Following these considerations, we analysed and compared the usefulness of nuclear ribosomal expansion segments and COI barcodes for the molecular identification of Central European carabid beetles. The Carabidae are among the largest and most diverse insect families, with no less than an estimated 40,000 described species that inhabit all terrestrial habitat types from the sub-arctic to wet tropical regions [81, 82]. This diversity and wide distribution, along with the predominance of these beetles in a large variety of habitats, has resulted in a considerable interest in many aspects of their biology, including systematics, phylogeny, biogeography, ecology and evolution [83–87]. Ground beetles show different levels of habitat selectivity, ranging from generalists to specialists, and therefore carabid assemblages can be used as highly valuable bioindicators for characterizing disturbances in various habitats such as forests, meadows or fens . Due to the continuous and intensive study of ground beetles in Central Europe, their taxonomic classification is well-established. In Central Europe, more than 750 species are known . Nevertheless, the identification of many species and especially of larval stages can be very difficult as a consequence of high morphological variability within species and due to the existence of sibling species.

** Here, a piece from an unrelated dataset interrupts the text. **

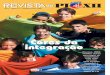 Cores da integração - pioxii.br · Gincana- 2006 mobiliza alunos para jogos de cooperação onde cada uma das oitos equipes incorpora o espírito dos Três Mosqueteiros 'Um por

Our study examined the effectiveness and suitability of one mitochondrial (COI) and three nuclear markers, the expansion segments V4 and V7 of the 18S rDNA and the D3 expansion segment of the 28S rDNA as molecular identification tools for 75 selected ground beetle species out of 26 genera from Central Europe. We compared intra- and interspecific divergences using Kimura 2-parameter (K2P) distances and uncorrected p-distances between all analysed COI sequences and p-distances for all rDNA gene fragments of many closely related species, e.g. Agonum emarginatum/viduum, Clivina collaris/fossor, or Harpalus affinis/rubripes. Furthermore, we analysed the discrimination capacity of the used marker systems within two well-known pairs of sibling species, Bembidion lampros/properans[90–94] and Pterostichus nigrita/rhaeticus[95–98].